Attempt an eMMC image verify via WhatsminerTool's offline mode. If the upgrade completes but the miner still won't boot, export `system.log`, `miner.log`, `upfreq_test.log`, and `power.log` from the recovery interface. Search for `md5`, `verify`, `signature`, and `checksum` lines. A signature-verify failure on an image that matched your hardware usually means eMMC corruption: the image wrote cleanly but a bad block is flipping bits on read.

15

If all flash paths fail and serial is alive, document and stop. You have a working bootloader but an unresponsive OS path — classic eMMC-wearout signature. Capture the full `u-boot` banner plus the first 200 lines of kernel-load output, screenshot the WhatsminerTool log export, and package it for D-Central's bench. Do NOT flash a modded or community-repackaged image in a last-ditch attempt; on signed builds that move escalates a recoverable event into a JTAG job.

16

Stop DIY when: (a) UART prints nothing on power-up, (b) three consecutive signature-verified flashes fail with eMMC or kernel-load errors, (c) visible scorch or corrosion on the control board, or (d) the miner entered recovery right after a custom-firmware install gone sideways. Any one of these and you are in bench territory.
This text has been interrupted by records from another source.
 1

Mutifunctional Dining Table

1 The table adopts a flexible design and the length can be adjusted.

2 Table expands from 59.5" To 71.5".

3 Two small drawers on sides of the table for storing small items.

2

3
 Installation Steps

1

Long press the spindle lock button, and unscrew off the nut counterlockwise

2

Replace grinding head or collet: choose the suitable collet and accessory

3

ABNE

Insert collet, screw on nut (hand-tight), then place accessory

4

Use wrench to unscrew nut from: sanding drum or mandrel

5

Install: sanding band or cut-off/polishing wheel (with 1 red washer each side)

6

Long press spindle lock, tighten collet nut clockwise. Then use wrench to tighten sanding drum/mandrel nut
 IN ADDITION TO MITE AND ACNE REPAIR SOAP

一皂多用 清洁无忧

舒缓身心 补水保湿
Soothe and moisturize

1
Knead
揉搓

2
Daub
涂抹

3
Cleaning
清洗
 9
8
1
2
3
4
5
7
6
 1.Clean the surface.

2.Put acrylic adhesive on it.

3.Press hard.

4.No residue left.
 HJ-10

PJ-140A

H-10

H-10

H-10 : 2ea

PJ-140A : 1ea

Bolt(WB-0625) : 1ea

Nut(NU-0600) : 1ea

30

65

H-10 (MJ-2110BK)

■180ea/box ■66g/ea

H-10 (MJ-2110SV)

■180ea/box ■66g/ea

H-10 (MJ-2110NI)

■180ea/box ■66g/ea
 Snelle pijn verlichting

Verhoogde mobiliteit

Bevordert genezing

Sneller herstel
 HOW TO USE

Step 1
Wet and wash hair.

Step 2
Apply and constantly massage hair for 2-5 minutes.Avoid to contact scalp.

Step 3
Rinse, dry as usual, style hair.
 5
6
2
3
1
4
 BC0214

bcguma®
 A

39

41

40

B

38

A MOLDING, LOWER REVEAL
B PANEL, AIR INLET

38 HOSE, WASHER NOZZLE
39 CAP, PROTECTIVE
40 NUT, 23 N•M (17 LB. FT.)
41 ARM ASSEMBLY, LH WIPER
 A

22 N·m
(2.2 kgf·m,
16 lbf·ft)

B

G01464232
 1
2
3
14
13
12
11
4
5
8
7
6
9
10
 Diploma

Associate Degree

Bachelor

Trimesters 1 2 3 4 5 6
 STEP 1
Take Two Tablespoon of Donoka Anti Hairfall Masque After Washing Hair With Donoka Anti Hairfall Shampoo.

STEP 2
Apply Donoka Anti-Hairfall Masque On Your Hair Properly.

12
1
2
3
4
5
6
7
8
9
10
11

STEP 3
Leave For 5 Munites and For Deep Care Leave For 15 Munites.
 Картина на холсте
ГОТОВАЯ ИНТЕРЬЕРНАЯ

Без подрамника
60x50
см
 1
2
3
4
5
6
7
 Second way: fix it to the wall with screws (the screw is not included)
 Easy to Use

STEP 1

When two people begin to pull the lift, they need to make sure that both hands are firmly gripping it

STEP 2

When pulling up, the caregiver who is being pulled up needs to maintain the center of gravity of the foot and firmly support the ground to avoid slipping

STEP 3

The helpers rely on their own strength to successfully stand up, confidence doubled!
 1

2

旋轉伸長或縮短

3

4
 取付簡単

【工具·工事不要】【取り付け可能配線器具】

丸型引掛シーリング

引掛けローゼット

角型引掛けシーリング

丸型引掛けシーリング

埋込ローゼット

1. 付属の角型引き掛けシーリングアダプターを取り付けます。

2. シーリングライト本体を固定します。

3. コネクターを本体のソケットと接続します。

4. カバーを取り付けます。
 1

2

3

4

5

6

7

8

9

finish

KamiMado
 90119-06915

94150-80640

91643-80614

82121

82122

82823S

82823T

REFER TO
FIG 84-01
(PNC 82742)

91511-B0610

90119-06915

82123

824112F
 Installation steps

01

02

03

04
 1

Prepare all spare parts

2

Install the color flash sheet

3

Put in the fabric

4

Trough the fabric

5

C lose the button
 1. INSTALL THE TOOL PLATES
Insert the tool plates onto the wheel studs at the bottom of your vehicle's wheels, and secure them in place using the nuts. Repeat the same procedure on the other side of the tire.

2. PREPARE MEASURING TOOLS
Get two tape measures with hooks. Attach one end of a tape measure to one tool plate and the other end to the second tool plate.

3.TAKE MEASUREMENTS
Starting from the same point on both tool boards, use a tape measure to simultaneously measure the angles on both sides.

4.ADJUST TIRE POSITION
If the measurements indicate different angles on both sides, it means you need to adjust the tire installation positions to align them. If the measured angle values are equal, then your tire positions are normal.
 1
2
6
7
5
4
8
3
Book a D-Central ASIC Repair slot at `https://d-central.tech/services/asic-repair/` — we serve Canada, the US, and ship internationally.

17

D-Central bench process: fixture-powered control-board isolation, direct eMMC read/write via JTAG where needed, replacement of the eMMC device or the whole control board from graded-stock inventory, factory-image restoration signed to the correct sub-model, hashboard EEPROM re-validation, and a 24-hour nameplate burn-in before the unit ships back. Typical turnaround: 5 to 10 business days door-to-door inside Canada; longer for international.

18

Ship safely. Remove the control board from the chassis, wrap in an anti-static bag, and pack inside a rigid box with at least 5 cm of foam on every side. Include a note with observed symptoms, last firmware version attempted, and contact info — good notes save diagnostic time, and diagnostic time is the cost driver on a control-board repair. Tracked shipping only; no bubble-mailer attempts.

When to Seek Professional Repair

If the steps above do not resolve the issue, or if you are not comfortable performing these repairs yourself, professional service is recommended. Attempting advanced repairs without proper equipment can cause further damage.